== Exercise ==
Leaving the pictures aside, reproduce the data in full and word for word.

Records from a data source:

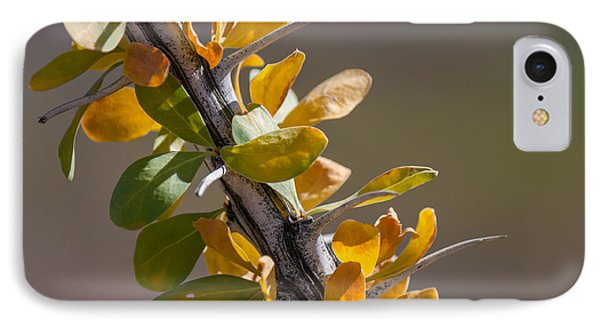 Autumn Ocotillo IPhone Case by Beverly Parks
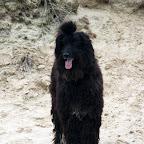 Ja, ik ben die hond van de startpagina. Mijn haren zijn al aardig bijgegroeid!.JPG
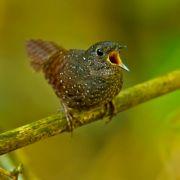 Himalaya: Forscher entdecken 211 neue Arten (Foto)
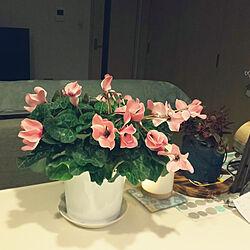 リビング/シクラメン/かわいいもの♡/ピンクの花/シンプルな暮らし...などのインテリア実例 - 2020-10-29 20:14:41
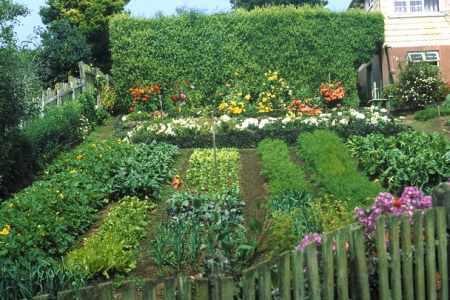 huerto - Plante un huerto. Simplifica tu vida 6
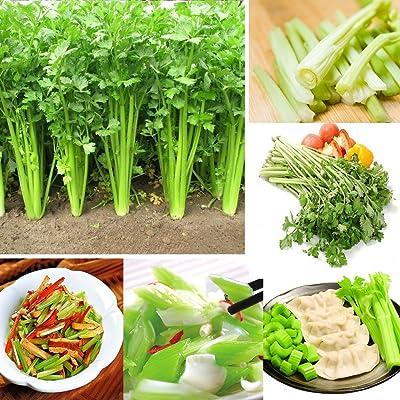 Celery Seeds for Yard Gardening Plant, 100Pcs Celery Seeds Apium Graveolens Eatable Garden Balcony Growing Vegetable - Celery Seeds by Mosichi : Garden & Outdoor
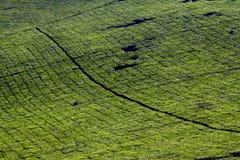 Tea Plantation Landscape Stock Image
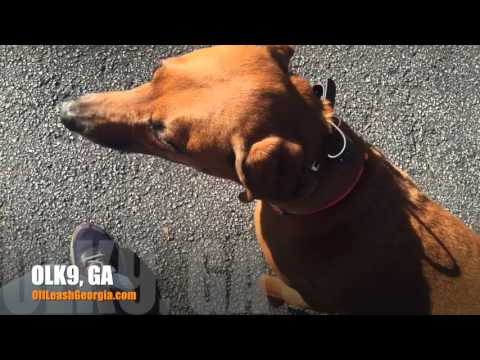 """5 Year Old Rhodesian Ridgeback Mix """"Copper"""" Before/After Video 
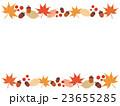秋の植物 上下フレーム 23655285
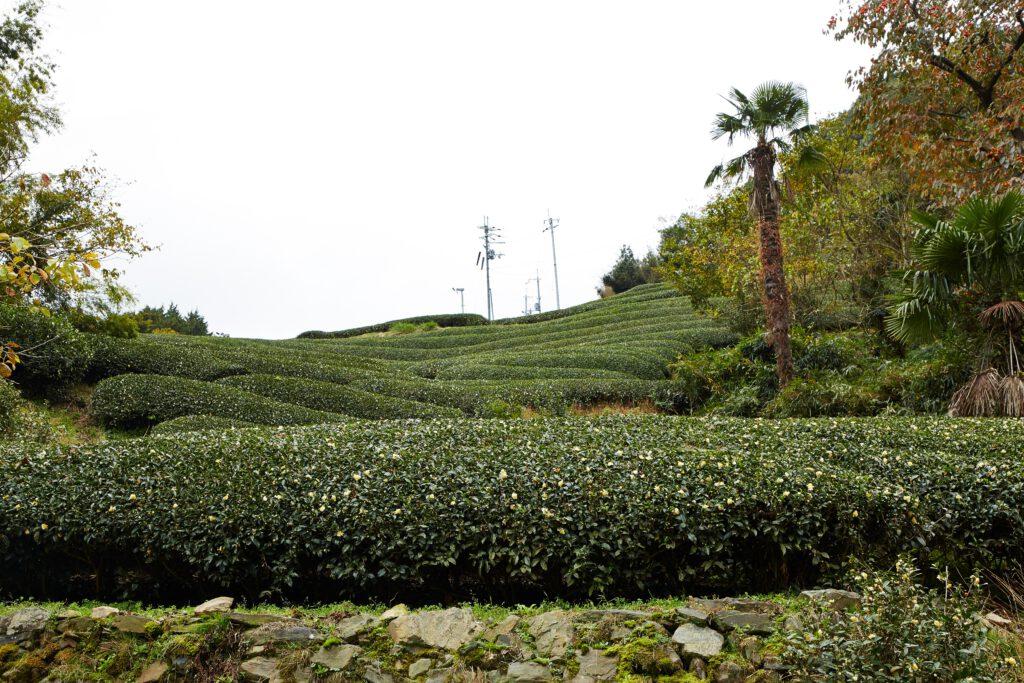 釜塚の茶畑1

== Reply to the task ==
 Autumn Ocotillo IPhone Case by Beverly Parks
 Ja, ik ben die hond van de startpagina. Mijn haren zijn al aardig bijgegroeid!.JPG
 Himalaya: Forscher entdecken 211 neue Arten (Foto)
 リビング/シクラメン/かわいいもの♡/ピンクの花/シンプルな暮らし...などのインテリア実例 - 2020-10-29 20:14:41
 huerto - Plante un huerto. Simplifica tu vida 6
 Celery Seeds for Yard Gardening Plant, 100Pcs Celery Seeds Apium Graveolens Eatable Garden Balcony Growing Vegetable - Celery Seeds by Mosichi : Garden & Outdoor
 Tea Plantation Landscape Stock Image
 """5 Year Old Rhodesian Ridgeback Mix """"Copper"""" Before/After Video 
秋の植物 上下フレーム 23655285
 釜塚の茶畑1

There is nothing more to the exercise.